M.S. When I studied at the School of the Art Institute for my MFA, I was a die-hard painter. I dabbled a bit in video, but it wasn’t until I came to the Rijksakademie where I truly explored a variety of materials, media, and narrative strategies. I started with juxtaposing spoken narrative with a series of paintings. I then created my first film My Baby Just Cares For Me, 2001-2, which examined the profiling of immigrant Muslims that began to take form in the early 2000’s throughout Europe. The film featured an American architect at a Brussels train station watching a Muslim couple from a distance and immediately questioning whether the young man is mistreating his girlfriend. The story was written while I was living in east Amsterdam in the Indische Buurt (the East Indies Neighborhood) in a Turkish and Moroccan neighborhood. Although I have a Dutch citizenship I found myself feeling more at home in my neighborhood than among the Dutch. My own Post-Colonial Dutch and Indonesian cultural identity, as both Christian and Muslim, was certainly beneath this exploration. Since leaving Holland in 2004 my work has continued to deal with the questioning of identity but through the collective means of popular culture. The Silva Screen is another painting series that deals with the concept of a questionable cultural identity.

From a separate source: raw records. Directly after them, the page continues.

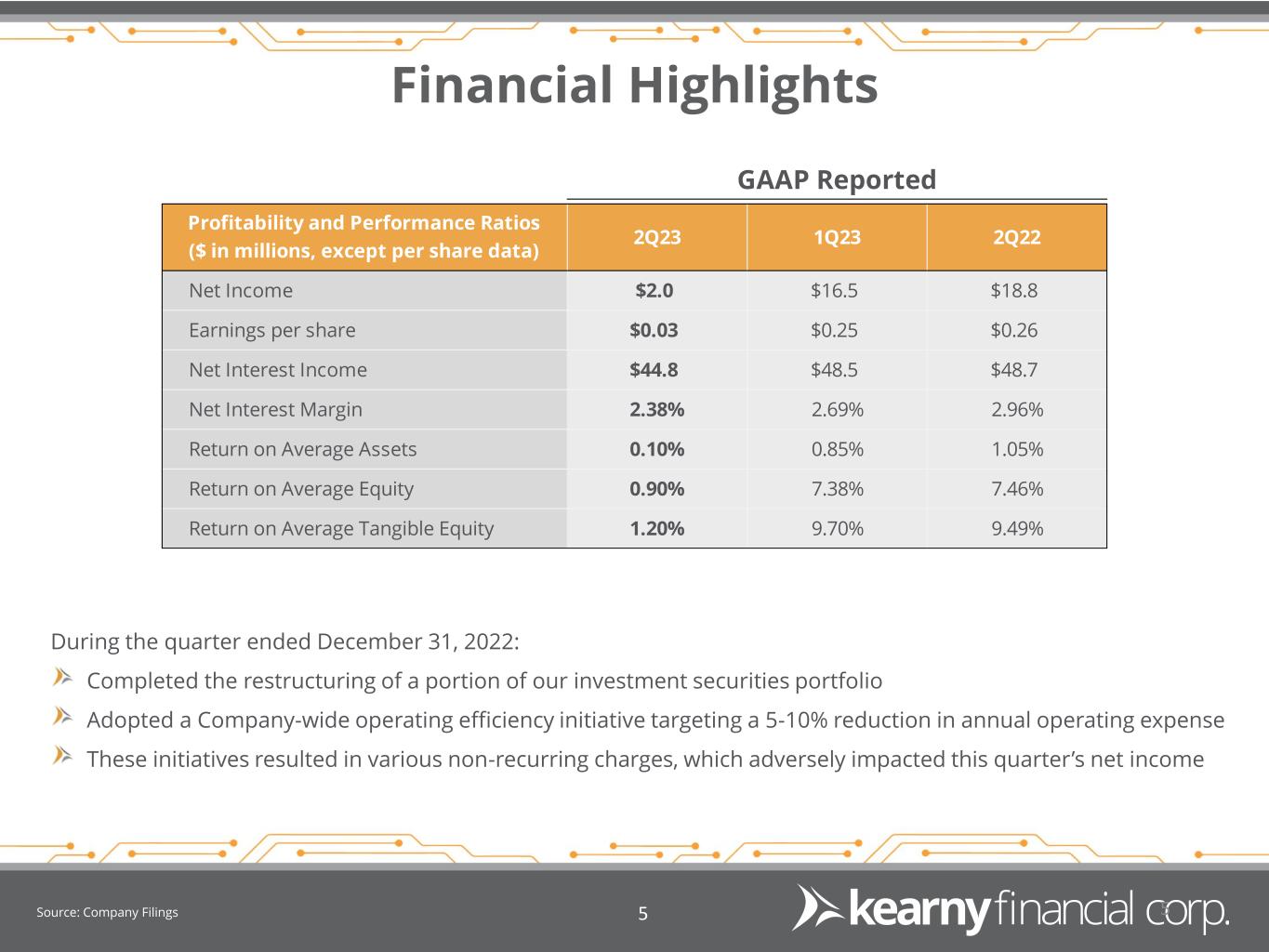 Financial Highlights

GAAP Reported

| Profitability and Performance Ratios ($ in millions, except per share data) | 2Q23 | 1Q23 | 2Q22 |
|---|---|---|---|
| Net Income | $2.0 | $16.5 | $18.8 |
| Earnings per share | $0.03 | $0.25 | $0.26 |
| Net Interest Income | $44.8 | $48.5 | $48.7 |
| Net Interest Margin | 2.38% | 2.69% | 2.96% |
| Return on Average Assets | 0.10% | 0.85% | 1.05% |
| Return on Average Equity | 0.90% | 7.38% | 7.46% |
| Return on Average Tangible Equity | 1.20% | 9.70% | 9.49% |

During the quarter ended December 31, 2022:

Completed the restructuring of a portion of our investment securities portfolio

Adopted a Company-wide operating efficiency initiative targeting a 5-10% reduction in annual operating expense

These initiatives resulted in various non-recurring charges, which adversely impacted this quarter's net income

Source: Company Filings

5

kearny financial corp.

R.S. Do you experiment with different materials a lot or do you prefer to work within certain parameters?
M.S. I constantly explore process and materials to find a direction for the most relevant, enigmatic means to tell a story.
For example, I had the opportunity to create a performance for the Bergamo Film Festival, I collaborated with an Italian drummer Tiziano Riva who created a new drum solo soundtrack, In the End it’s All about Time for the video Last Breath on the Mirror, 2009, the video playing within the Get Ready to Shoot Yourself, 2009 installation, creating a new conceptual and temporal relationship with the film sequence. Tiziano Riva performed his drum solo on the film festival stage, with The Last Breath on the Mirror projected above him. The reference to music as a silent film accompaniment was clear enough, yet I decided to have Riva take the stage in the role of Buster Keaton, as idea that could only come to me after I met him and I noted his uncanny facial resemblance!
R.S. Can you tell me something about your residency at the Rijksakademie?
M.S. My experience at the Rijks was full of amazing experience being in close contact with a remarkable cross-section of international artists, global and personal political concerns, and conceptual strategies.
The advisors were fantastic, and the opportunities to show my work to a larger audience was very helpful and led to some direct professional contacts. It was a great learning experience, however, I feel that my time there was a very transitional period. It wasn’t until after I left that I began to really shift my work into site-specific installation, performance, and narrative space. In fact my sketchbooks from that period are full of drawings of installation ideas, many of which I only explored much later. I’ve learned to trust my instincts as an artist.
R.S. Is there anything else you would like to add?
M.S. Thank you so much for the opportunity to share my thoughts with you and your readers.
I wish you all the best with your blog and your future curatorial adventures.